Cynthia Browning's insistence ("Security and choice in health reform,"" 5/17) on objecting to a simple, universal and cost-effective Green Mountain Care reminds me of the woman who attended a presentation on the evolution of the earth by evolutionary biologist Julian Huxley. The woman, as committed to her idiosyncratic viewpoint as is Browning to hers, approached Huxley afterward to remonstrate him about the Earth floating in space.

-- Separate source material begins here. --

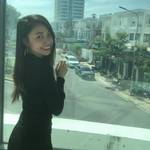Vân  's photo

"Atlas bears the world on his shoulders," she insisted. Asked Huxley, "And what supports Atlas?" The woman responded, "He stands on a huge turtle." "And what supports the turtle?" Huxley pursued. The woman narrowed her eyes. "You're a very clever young man, very clever," she snapped, "but it's turtles all the way down."
And so it is with Cynthia Browning. She insists on a plan which she admits will cost $30 to $43 million a year, when Green Mountain Care will save Vermonters up to $500 million. She wants to see insurance companies still interfere with practitioners' judgment and squeeze the insured for every last cent. She wants government to pay the prices insurance companies set, but to deny payment support to the working poor. She wants to further complicate tax matters for businesses and hire government workers to "encourage" the three or four percent who will otherwise be at risk for unforeseen medical catastrophe. She wants to keep Blueprint for Health a separate entity, having people get health care after a crisis hits rather than benefit from regular checkups and preventive treatment from their general practitioners.
While her intellectual prowess in constructing this "Plan B" for health care is consummate, it is still more costly as well as overly complex. However, like Huxley's critic, she evidently is a firm believer that her plan is turtles all the way down.